**Work task**.
Search the records that follow and extract every line containing the string "pjamal".

Document images with source code

::::

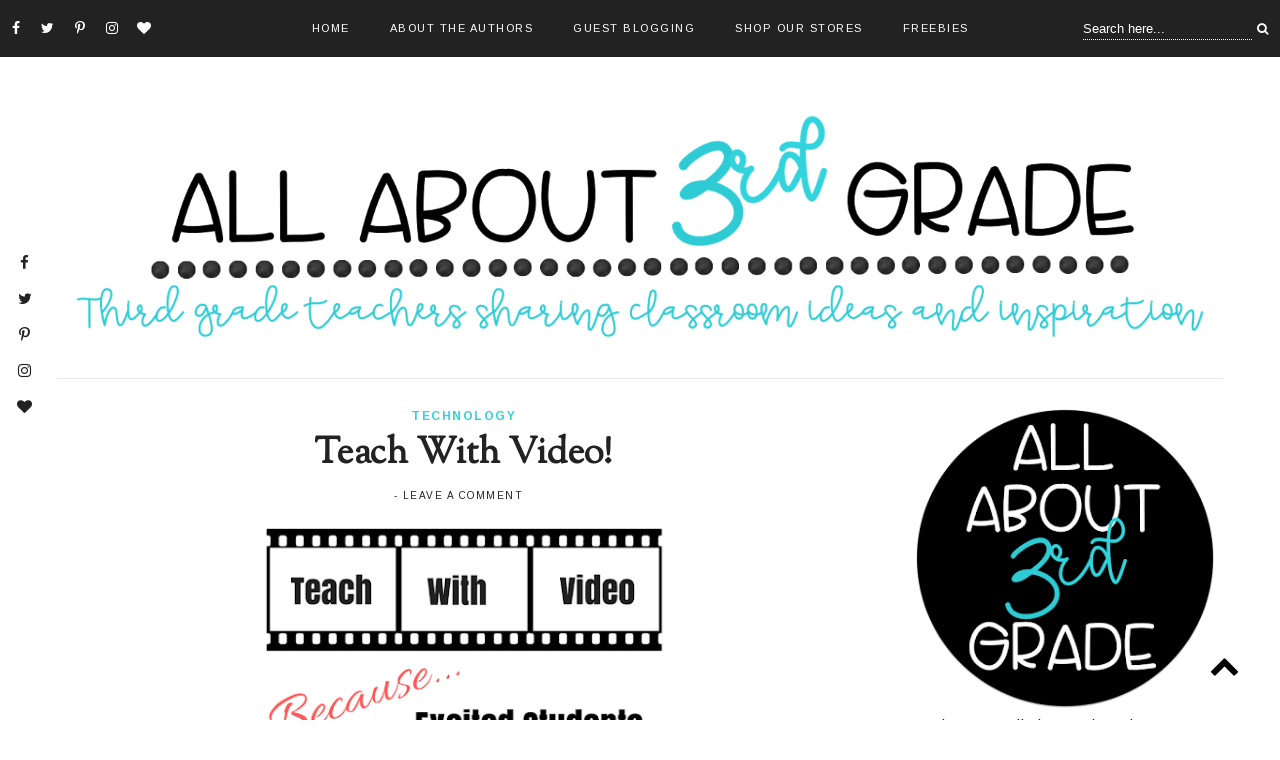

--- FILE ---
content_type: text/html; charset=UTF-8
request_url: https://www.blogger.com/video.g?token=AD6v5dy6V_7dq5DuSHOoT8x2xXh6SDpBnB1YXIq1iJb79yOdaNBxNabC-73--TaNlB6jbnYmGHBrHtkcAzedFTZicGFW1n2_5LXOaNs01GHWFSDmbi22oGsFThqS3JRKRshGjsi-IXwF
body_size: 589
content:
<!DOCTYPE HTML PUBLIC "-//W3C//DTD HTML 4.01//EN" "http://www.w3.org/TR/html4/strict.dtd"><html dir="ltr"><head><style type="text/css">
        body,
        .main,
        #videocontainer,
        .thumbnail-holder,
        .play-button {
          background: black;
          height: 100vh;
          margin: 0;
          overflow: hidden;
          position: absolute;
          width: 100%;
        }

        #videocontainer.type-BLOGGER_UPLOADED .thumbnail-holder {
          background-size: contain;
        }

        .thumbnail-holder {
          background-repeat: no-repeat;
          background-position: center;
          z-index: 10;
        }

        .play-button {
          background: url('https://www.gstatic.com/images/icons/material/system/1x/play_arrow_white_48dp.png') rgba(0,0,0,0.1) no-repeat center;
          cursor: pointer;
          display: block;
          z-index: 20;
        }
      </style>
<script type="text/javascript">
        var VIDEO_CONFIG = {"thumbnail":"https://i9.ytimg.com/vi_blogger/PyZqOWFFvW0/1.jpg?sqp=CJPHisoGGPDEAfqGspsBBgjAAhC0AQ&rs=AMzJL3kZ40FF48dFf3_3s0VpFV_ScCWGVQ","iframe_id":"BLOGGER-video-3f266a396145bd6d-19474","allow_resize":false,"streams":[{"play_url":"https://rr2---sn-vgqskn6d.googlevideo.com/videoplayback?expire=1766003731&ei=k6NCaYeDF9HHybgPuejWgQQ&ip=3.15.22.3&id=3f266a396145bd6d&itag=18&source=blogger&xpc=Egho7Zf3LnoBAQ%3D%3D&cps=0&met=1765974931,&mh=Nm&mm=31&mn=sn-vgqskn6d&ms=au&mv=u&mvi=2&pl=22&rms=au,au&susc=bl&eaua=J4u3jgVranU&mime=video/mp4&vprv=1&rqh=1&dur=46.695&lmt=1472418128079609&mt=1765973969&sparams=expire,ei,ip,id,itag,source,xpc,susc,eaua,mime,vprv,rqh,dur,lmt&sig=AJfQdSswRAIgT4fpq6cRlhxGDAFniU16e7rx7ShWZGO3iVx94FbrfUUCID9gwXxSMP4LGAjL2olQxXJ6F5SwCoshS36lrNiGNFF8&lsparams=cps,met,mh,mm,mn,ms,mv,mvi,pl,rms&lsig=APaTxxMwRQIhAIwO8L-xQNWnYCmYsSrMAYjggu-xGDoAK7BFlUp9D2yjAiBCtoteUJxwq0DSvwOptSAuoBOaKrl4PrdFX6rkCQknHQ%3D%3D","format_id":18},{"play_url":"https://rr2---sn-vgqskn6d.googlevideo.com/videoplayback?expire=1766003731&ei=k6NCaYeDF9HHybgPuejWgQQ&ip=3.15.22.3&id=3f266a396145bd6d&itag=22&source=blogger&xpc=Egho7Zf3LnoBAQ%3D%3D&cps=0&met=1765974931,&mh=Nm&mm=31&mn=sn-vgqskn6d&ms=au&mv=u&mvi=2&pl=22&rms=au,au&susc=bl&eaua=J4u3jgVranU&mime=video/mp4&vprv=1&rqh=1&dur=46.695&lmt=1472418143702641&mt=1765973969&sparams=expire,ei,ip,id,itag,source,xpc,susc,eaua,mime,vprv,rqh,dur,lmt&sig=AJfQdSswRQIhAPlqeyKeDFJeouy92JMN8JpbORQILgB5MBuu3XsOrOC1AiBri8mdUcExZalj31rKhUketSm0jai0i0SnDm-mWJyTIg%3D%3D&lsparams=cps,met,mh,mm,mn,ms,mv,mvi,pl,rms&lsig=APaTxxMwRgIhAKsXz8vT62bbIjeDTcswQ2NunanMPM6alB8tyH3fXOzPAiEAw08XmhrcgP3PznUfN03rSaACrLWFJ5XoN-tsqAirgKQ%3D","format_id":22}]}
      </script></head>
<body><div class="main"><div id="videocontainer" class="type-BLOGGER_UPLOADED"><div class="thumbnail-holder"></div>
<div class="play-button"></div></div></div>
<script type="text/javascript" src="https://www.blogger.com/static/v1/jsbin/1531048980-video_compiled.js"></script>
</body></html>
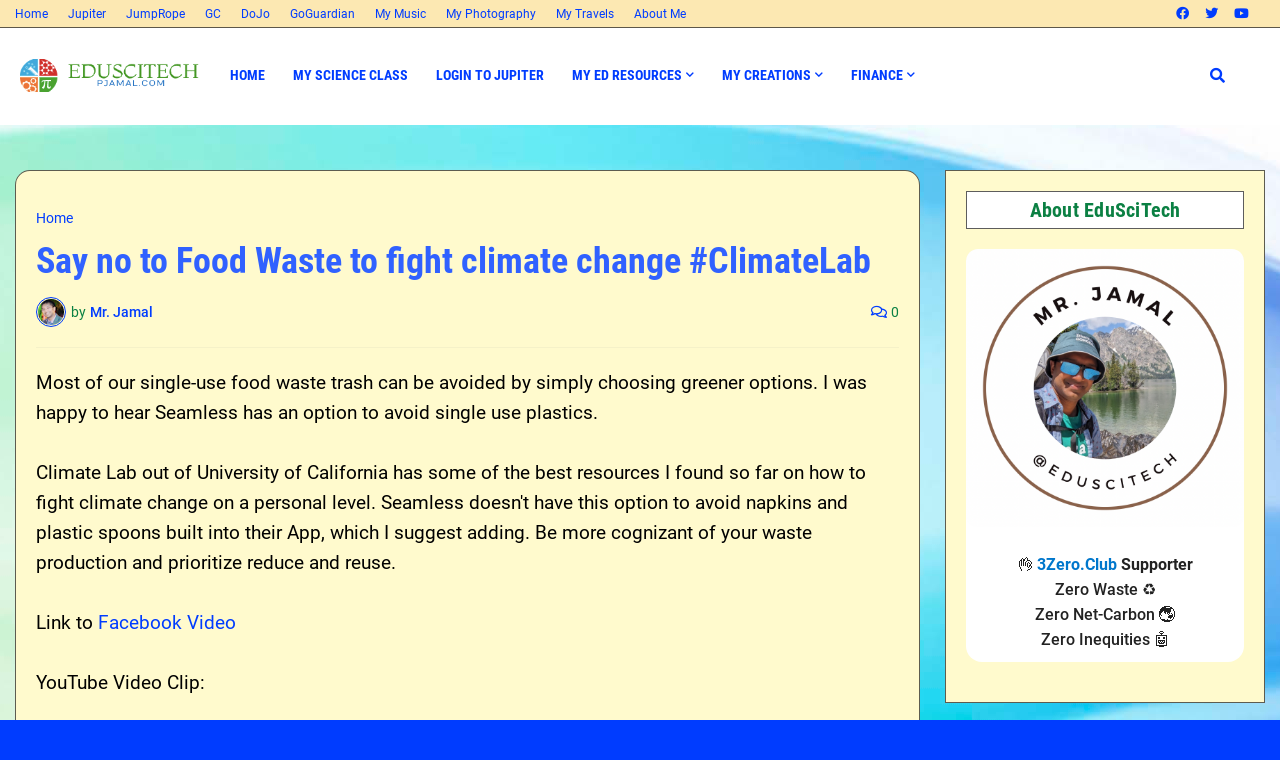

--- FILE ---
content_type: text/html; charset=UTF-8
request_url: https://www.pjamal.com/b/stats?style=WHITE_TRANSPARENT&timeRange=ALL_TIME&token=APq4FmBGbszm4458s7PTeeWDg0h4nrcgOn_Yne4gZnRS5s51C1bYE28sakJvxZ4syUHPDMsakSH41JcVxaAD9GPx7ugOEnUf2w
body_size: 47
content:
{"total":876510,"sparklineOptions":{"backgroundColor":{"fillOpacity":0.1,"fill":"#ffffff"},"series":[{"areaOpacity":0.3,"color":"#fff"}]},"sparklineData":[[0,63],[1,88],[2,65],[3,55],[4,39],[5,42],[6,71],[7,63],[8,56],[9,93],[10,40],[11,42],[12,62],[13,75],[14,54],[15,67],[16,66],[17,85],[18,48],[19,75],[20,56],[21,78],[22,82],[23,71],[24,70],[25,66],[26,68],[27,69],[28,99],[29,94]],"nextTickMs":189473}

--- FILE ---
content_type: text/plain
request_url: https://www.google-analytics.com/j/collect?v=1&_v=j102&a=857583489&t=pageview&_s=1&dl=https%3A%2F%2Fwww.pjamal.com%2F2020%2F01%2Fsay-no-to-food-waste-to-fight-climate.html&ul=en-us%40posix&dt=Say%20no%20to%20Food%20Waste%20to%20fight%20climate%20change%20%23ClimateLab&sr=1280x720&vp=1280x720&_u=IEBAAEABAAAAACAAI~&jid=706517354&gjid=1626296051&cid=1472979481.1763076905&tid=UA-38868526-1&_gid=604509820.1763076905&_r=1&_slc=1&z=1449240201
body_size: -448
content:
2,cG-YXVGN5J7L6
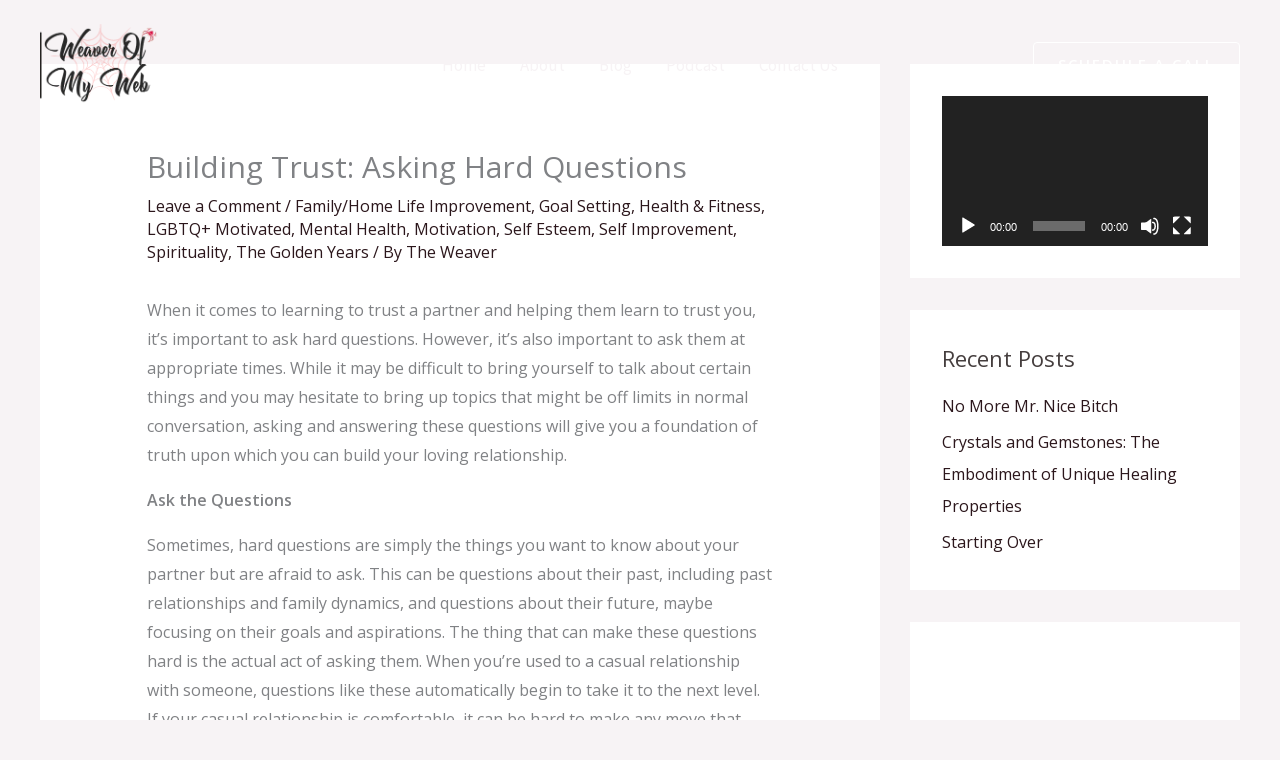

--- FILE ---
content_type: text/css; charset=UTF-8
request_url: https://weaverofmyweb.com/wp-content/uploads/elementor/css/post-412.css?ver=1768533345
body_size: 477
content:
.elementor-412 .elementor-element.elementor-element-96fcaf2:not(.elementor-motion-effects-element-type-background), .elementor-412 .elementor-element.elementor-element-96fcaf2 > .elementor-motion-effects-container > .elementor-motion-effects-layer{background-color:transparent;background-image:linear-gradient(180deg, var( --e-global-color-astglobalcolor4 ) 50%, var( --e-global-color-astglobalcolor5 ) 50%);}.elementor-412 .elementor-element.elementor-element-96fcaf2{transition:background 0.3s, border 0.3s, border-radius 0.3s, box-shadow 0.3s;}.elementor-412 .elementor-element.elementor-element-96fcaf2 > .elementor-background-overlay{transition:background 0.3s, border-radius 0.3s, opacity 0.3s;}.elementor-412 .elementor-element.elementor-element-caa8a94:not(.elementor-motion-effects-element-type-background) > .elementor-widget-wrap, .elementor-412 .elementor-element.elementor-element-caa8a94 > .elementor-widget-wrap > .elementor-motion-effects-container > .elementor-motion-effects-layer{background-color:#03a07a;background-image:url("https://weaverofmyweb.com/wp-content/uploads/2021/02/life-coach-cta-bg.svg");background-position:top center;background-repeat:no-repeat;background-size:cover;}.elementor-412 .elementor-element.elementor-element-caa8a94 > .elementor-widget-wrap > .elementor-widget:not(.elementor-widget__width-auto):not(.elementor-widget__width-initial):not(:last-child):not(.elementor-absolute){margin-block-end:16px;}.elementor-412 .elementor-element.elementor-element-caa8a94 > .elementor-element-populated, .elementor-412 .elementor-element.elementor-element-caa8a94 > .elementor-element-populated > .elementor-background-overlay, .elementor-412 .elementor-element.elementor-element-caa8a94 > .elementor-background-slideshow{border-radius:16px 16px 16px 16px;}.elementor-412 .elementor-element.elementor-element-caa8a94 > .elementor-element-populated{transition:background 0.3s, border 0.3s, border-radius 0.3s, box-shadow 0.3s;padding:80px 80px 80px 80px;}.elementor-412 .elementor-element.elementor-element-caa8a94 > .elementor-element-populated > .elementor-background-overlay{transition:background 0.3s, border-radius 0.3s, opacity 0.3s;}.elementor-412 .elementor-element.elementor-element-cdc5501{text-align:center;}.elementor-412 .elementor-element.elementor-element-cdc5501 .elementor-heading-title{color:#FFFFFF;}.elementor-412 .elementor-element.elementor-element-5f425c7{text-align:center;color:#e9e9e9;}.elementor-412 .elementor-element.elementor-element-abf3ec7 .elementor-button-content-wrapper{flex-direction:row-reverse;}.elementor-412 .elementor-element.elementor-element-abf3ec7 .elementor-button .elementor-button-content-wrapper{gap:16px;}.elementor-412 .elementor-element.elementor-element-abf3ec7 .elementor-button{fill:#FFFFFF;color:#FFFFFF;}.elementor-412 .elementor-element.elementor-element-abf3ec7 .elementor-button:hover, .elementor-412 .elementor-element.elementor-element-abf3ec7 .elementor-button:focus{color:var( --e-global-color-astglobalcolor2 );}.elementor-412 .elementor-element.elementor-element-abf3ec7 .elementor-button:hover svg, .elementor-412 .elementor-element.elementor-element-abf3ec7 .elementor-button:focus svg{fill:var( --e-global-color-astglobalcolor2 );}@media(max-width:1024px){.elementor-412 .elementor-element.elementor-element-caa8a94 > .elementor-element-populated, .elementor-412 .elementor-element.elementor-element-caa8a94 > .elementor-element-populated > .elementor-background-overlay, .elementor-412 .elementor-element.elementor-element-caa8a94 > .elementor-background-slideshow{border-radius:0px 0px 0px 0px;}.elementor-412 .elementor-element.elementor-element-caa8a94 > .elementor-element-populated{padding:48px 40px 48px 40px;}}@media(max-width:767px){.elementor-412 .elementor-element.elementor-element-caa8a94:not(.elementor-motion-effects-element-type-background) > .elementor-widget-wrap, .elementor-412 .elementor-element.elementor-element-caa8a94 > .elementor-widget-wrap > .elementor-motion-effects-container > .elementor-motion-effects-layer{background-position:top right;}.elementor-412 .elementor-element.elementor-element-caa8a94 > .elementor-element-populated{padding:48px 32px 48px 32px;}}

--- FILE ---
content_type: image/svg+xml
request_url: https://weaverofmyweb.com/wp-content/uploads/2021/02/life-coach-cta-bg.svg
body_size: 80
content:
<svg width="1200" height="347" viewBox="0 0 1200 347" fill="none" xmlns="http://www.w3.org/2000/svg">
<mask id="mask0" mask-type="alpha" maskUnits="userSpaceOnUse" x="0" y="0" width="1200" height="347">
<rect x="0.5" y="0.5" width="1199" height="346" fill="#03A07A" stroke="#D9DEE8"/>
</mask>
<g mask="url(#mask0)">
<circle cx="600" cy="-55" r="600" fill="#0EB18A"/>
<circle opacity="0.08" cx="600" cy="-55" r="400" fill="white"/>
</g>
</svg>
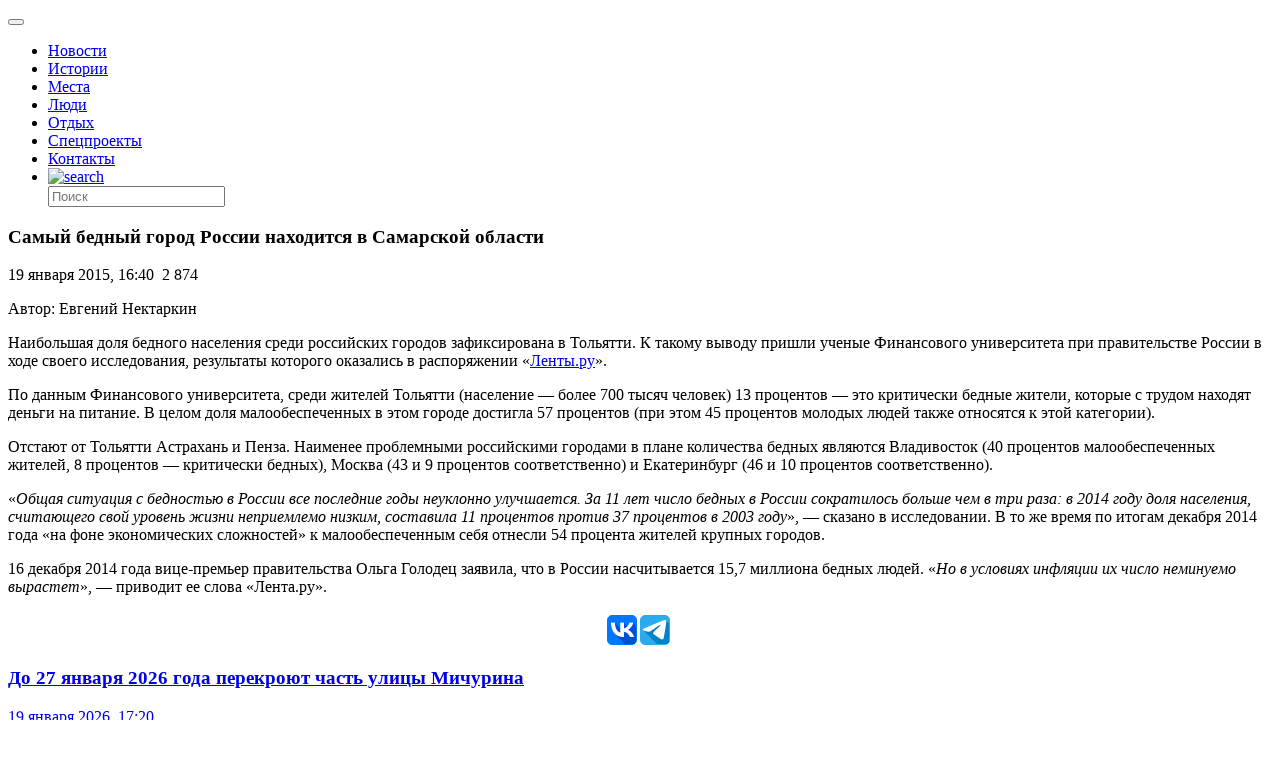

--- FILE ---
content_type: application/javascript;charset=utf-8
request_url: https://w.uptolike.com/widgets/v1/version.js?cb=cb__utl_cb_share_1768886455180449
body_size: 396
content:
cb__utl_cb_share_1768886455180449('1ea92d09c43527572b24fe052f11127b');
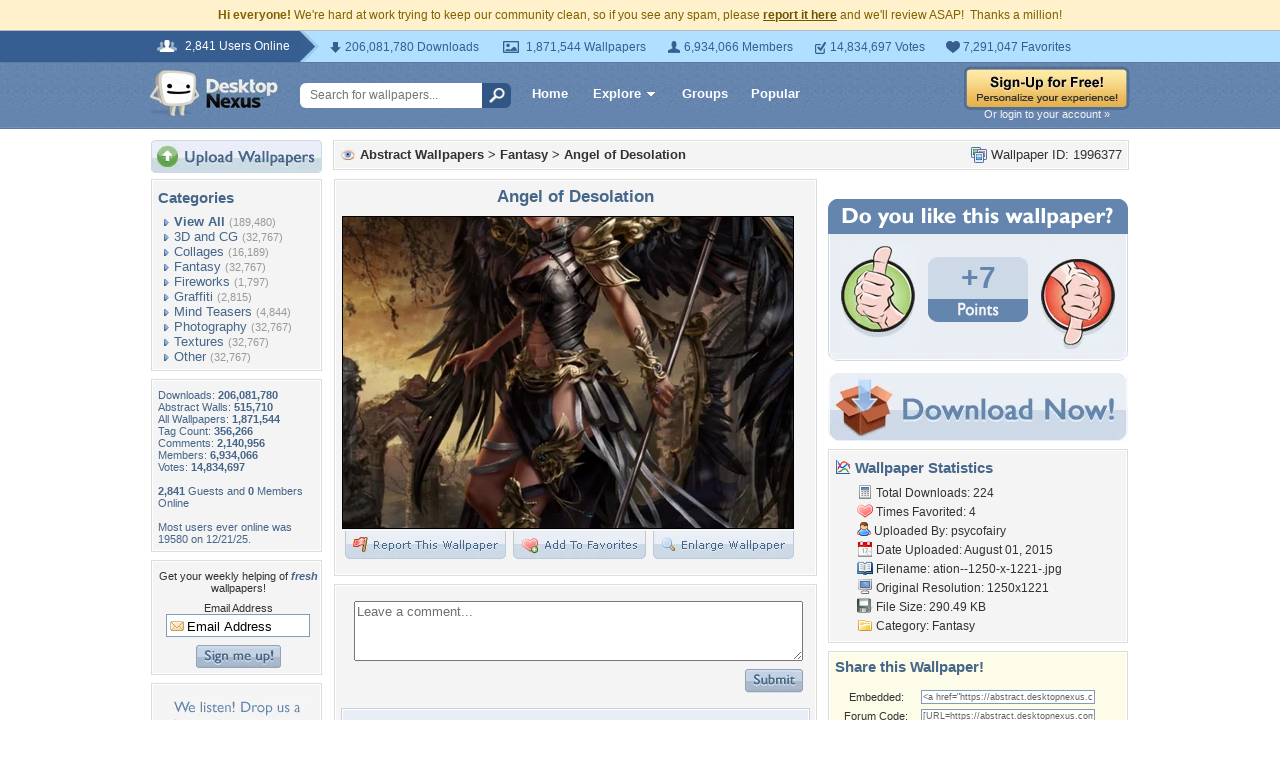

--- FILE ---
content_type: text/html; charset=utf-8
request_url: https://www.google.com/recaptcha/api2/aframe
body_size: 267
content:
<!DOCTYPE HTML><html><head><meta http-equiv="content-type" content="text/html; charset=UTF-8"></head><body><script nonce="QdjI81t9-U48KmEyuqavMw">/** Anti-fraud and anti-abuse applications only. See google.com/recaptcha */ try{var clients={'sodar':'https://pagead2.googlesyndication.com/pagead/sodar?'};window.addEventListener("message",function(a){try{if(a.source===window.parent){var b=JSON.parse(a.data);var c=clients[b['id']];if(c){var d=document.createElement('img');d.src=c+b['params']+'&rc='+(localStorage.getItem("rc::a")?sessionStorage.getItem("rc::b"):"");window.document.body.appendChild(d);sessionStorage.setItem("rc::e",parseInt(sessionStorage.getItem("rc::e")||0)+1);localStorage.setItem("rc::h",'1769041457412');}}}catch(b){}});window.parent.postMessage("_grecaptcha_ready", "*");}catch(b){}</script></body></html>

::::

**Written solution**.
request_url: https://www.pjamal.com/b/stats?style=WHITE_TRANSPARENT&timeRange=ALL_TIME&token=APq4FmBGbszm4458s7PTeeWDg0h4nrcgOn_Yne4gZnRS5s51C1bYE28sakJvxZ4syUHPDMsakSH41JcVxaAD9GPx7ugOEnUf2w
request_url: https://www.google-analytics.com/j/collect?v=1&_v=j102&a=857583489&t=pageview&_s=1&dl=https%3A%2F%2Fwww.pjamal.com%2F2020%2F01%2Fsay-no-to-food-waste-to-fight-climate.html&ul=en-us%40posix&dt=Say%20no%20to%20Food%20Waste%20to%20fight%20climate%20change%20%23ClimateLab&sr=1280x720&vp=1280x720&_u=IEBAAEABAAAAACAAI~&jid=706517354&gjid=1626296051&cid=1472979481.1763076905&tid=UA-38868526-1&_gid=604509820.1763076905&_r=1&_slc=1&z=1449240201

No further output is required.